Tuesday, August 14, 2012

My Olympic Experience

Sorry, this blog post is far too long.

Just under two years ago I started off the process of becoming a Games Maker for the London 2012 Olympics. The media was full of stories about how London had bitten off more than it could chew by taking on a project as massive as the Olympics. There were numerous articles about how the city would be gridlocked, the organisation would be terrible, the venues would not be ready on time and it would be the dream target for terrorists. At that point I decided if London was going to be so disrupted it would be barely habitable the best place to be was in the thick of it all. One of my better decisions. Here I am in my lovely uniform. We were even supplied with shoes, socks and a wristwatch and quite a few other bits and bobs as the event progressed.

I went through the selection process (250,000 applicants, 70,000 selected) and found myself assigned to the Technology Team because of my IT background. It was made clear to us that the chances were it would be a back-office role (where technology belongs) and that being a volunteer was definitely not a short cut to free tickets or a cushy job in the Olympic stadium

The build-up was managed through a series of training days and I found myself assigned to the taekwondo event. A sport I knew close to nothing about.

In December last year we were required to attend a test event and I was assigned a role I had not expected at all. I would be operating one of four video cameras in the arena that was used to record all the action. In the event of a disputed score in the bout, judges would use the video footage we recorded to review the action and decide if the objection was valid. Quite a responsible role (I like responsibility) and not something I would have expected to be delegated to unpaid volunteers. We were actually seconded to Omega who are the official scorers and timekeepers of the whole of the Olympics

The test event went well and I made some new friends. Everyone (and importantly Omega) seemed happy with our work. We enjoyed it as well and I learnt a lot about taekwondo. Team photo here. 

Last week I had just about the most enjoyable five days of ‘work’ I’ve had in a long, long time.
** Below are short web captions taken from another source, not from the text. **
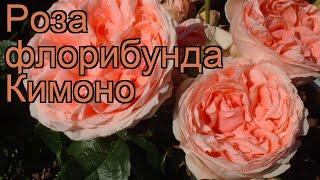 Роза флорибунда Кимоно (rose kimono) ???? флорибунда роза Кимоно обзор: как сажать, саженцы розы Кимоно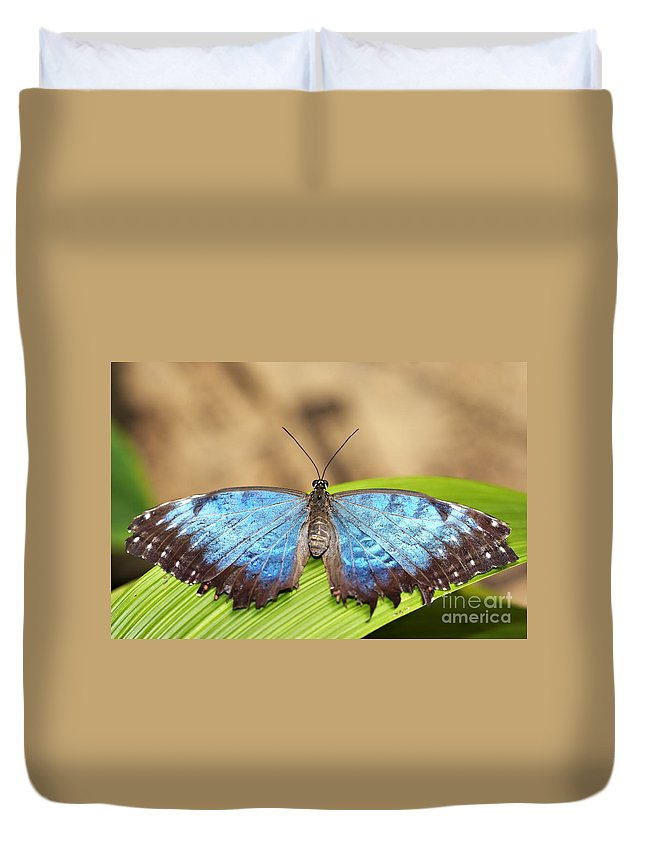Butterfly Duvet Cover featuring the photograph Blue Morpho Butterfly by Michal Boubin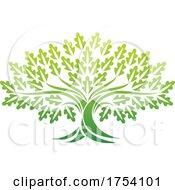 Oak Tree Icon Concept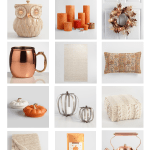 Cozy Fall Must Haves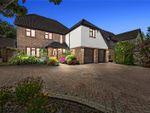 Thumbnail for sale in Cottis Close, Langdon Hills, Basildon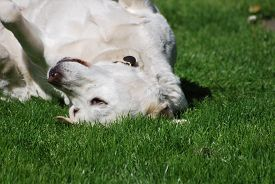 A White Labrador Dog Rolls On Grass Outdoors In Bright Sunny Weather. Taken In Upton-by-chester, Eng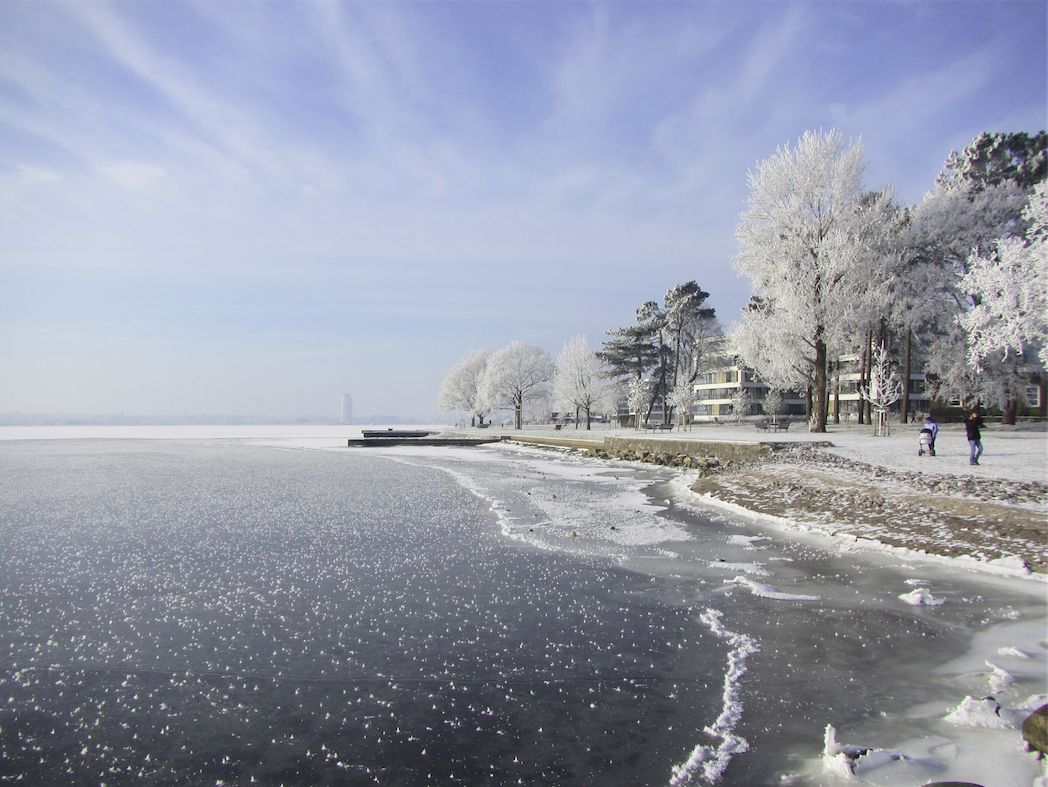 Frost flowers on the ice of the Schlei in Schleswig. By Mirjam S. Glessmer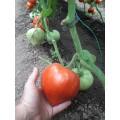 Възвръщане на Българският вкус домати - домат Момини сълзи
Tuesday was our final training day where we got to see the inside of the venue the day before the four day taekwondo tournament started. We received final training on the equipment which was different to the cameras we’d used at the test event. This is the venue the evening before the competition started.
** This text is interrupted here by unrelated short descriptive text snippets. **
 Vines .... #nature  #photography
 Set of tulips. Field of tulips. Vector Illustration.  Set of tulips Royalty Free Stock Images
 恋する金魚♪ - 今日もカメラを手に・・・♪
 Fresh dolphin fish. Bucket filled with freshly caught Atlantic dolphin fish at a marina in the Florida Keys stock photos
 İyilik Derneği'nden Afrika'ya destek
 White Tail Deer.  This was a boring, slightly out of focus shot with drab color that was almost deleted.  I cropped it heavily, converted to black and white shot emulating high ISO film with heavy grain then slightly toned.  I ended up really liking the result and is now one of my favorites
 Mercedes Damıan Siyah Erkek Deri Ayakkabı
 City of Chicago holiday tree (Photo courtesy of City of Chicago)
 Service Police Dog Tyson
I had been assigned four day shifts (Wednesday to Saturday) from 7am to 6:15pm each day. On the Thursday I’d also been offered an extra evening shift meaning on that day I would start at 7am and finish at around 11:30pm. With a 2.5 hour round-trip commute, we worked long days.

Our little team of six had to operate four cameras in the arena. Two cameras were on the arena floor filming the action at ground level. These were remote control cameras which we operated with a joystick and small monitor while sitting at a desk. The other two cameras were positioned in one of the stands and were normal tripod mounted video cameras which gave a view down onto the action. The judges also had access to TV footage and there was also a static camera in the roof of the venue pointed directly down on to the action. A new development was that the footage was also replayed to the 8,000 people in the audience on giant TV screens so they could see how the judges made their decision. We took a small amount of pride when it was our footage that decided a crucial point and the audience cheered if they favoured the decision.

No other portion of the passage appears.